HSE tells us our hospitals are perfect. What a joke
What's all this fuss about the latest health cutbacks? Don't you know we have a perfect health service?
Don't believe me? Well, it pretty much says so in a new HSE draft charter of rights for patients.
This document was produced over the past week -- when we heard about cuts at Beaumont Hospital and a threat to slash A&E services.
But never mind all the bad news -- it's just concocted by begrudgers.
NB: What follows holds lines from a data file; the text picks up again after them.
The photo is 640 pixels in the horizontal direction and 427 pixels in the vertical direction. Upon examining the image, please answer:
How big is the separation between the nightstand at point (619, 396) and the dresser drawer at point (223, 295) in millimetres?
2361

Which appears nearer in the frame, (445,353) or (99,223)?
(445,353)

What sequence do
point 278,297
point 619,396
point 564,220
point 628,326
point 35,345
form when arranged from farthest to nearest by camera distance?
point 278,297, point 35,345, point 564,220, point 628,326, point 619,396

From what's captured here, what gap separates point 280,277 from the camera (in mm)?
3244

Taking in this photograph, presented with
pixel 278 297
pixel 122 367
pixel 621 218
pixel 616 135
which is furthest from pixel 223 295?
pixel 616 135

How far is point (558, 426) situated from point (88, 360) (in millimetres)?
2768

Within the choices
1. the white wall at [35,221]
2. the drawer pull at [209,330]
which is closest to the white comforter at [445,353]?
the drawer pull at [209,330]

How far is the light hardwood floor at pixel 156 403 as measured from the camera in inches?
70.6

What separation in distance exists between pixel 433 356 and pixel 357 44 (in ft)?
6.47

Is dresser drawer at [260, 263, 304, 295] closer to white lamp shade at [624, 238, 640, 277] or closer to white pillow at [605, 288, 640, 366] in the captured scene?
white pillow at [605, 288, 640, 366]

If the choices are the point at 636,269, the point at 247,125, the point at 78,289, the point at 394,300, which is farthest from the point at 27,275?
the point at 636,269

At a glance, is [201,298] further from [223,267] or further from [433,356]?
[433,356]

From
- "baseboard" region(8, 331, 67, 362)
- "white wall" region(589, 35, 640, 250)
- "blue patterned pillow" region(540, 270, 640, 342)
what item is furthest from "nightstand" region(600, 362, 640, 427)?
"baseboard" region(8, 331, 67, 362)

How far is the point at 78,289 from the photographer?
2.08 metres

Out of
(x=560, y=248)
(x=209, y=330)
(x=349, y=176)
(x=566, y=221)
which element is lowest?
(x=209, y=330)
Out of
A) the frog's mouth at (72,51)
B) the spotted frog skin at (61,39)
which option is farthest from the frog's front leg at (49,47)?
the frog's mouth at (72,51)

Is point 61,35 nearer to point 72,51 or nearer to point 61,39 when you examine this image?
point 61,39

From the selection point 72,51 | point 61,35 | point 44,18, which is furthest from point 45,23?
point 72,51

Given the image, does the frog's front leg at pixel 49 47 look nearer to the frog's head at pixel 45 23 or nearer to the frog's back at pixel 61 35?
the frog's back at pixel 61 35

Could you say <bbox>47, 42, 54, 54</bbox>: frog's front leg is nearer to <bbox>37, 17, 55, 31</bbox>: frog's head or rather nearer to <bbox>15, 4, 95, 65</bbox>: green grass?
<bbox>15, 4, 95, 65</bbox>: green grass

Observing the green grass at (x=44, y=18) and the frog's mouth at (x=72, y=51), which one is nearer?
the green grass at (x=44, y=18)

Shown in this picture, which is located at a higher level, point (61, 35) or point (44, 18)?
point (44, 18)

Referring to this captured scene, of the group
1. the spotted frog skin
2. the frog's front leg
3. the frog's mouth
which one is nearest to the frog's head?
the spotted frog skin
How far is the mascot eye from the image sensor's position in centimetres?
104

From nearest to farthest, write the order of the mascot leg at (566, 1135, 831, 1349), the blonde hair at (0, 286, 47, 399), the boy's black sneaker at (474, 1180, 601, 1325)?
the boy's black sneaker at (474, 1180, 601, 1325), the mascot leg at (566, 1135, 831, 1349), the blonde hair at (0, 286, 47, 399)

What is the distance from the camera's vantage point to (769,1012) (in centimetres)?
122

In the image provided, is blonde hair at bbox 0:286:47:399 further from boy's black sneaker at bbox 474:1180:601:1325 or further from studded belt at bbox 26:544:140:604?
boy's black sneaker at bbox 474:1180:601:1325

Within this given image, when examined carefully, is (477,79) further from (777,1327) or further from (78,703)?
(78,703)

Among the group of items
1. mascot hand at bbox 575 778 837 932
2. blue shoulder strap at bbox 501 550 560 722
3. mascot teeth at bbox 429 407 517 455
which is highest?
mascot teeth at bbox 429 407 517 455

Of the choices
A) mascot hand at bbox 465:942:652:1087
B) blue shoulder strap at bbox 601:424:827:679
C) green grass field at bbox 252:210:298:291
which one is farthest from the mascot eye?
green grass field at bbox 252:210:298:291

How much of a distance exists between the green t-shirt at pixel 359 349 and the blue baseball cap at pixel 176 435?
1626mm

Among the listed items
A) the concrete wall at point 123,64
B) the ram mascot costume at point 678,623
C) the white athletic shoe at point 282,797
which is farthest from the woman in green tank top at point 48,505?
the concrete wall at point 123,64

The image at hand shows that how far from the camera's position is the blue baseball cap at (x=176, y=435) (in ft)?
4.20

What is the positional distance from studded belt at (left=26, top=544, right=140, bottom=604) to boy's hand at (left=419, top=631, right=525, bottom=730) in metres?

Let's bask in the glory of the charter...
It promises equity of access, safety, proper communication with patients, adequate information about services, and other noble goals.
Those highlights include:
"Our services are organised to ensure equity of access to public healthcare."
And (please try to keep a straight face):
"You should not have to wait longer than 90 days for a GP referral for a hospital outpatient appointment."
And (no sniggering at the back now):
"If you arrive at an emergency department and a decision is made to admit you, you should not have to wait more than six hours before being admitted."
Exactly which country's health service are they talking about here?
Time for some facts:
Trolley waits in major hospitals are still too long; the three-month waiting target for an outpatient appointment is but a pipedream for 175,000 public patients on waiting lists.
Bed numbers are being cut further; free dental care is being taken away from medical card patients -- the list is, as they say, endless. And safety? Efforts are being made to improve things, but the public is not convinced -- 55pc of Irish people are afraid they will be harmed by hospital treatment.
Certainly, the health service is short of money.
But so far much of what we have seen has been a "slash and burn" approach -- reforms and cuts with little consideration of what effects this will have.
The HSE and Mary Harney are putting the cart before the horse. They are getting rid of hospital services long before we have anything like the community services needed to replace them.
The health authorities are putting bean-counting and neo-con policy-making before quality of care.
The plan to scale down A&Es was already on the agenda long before there were shortages of junior doctors. We can expect to see cuts in children's A&E services in Dublin.
Mary Harney and the HSE should be ensuring that patient needs are met now before producing a glossy document about a "virtual reality" health service.